Even though most of these students haven’t been home in over a year, if they followed all covid protocols and tested negative, they’d still have to spend more than half the break quarantined to follow the law. Risking financial losses for their families and missing school.   

For Martin Liu, a junior at the University of Rochester from Beijing, going home for a break is not worth it. Since it’s unknown how long and where he’d have to isolate if he tested positive.  

“Police Officers or some agents with a hospital will take you to a hospital and you will stay there,” Liu said. “And no one knows what’s going to happen.
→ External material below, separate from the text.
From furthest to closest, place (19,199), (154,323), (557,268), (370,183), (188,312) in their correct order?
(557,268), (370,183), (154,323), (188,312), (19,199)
I’m just going to be taken away is all I know.”  

Simply entering the country and then getting to Beijing requires him to go through weeks of quarantine. 

“I have to fly first to Chang Hi, I have to spend 14 days in a hotel being locked there,” Liu added. “They’ll provide some food for me and after 14 days I’m released to Beijing, but after I arrive to Beijing, I’d have to be locked in my own house for seven days.”  

Katrina Kang, who’s from Jilin City is also studying at U of R. Because current laws require anyone in close contact with a positive case must also quarantine, she chose to stay back over concerns about her parents missing work. 

“Income has been impacted by the covid policies,” Kang told us. “Every time there’s a case in like a grocery store or the entire company has to quarantine and shut down for a few days.” 

If students get caught up in that, some fear they’ll be late coming back for the new semester on time.  

“We do have students in that situation,” Kang continued. “So, last year the University provided online options for us. Because we have to follow China’s national policy. We can’t just come back to the U.S. if that’s the case.”  

Each student we spoke to said they and their friends already made housing arrangements with each other or the University to have a place to go over break. When Summer comes, they hope policies will be more relaxed to try and visit then.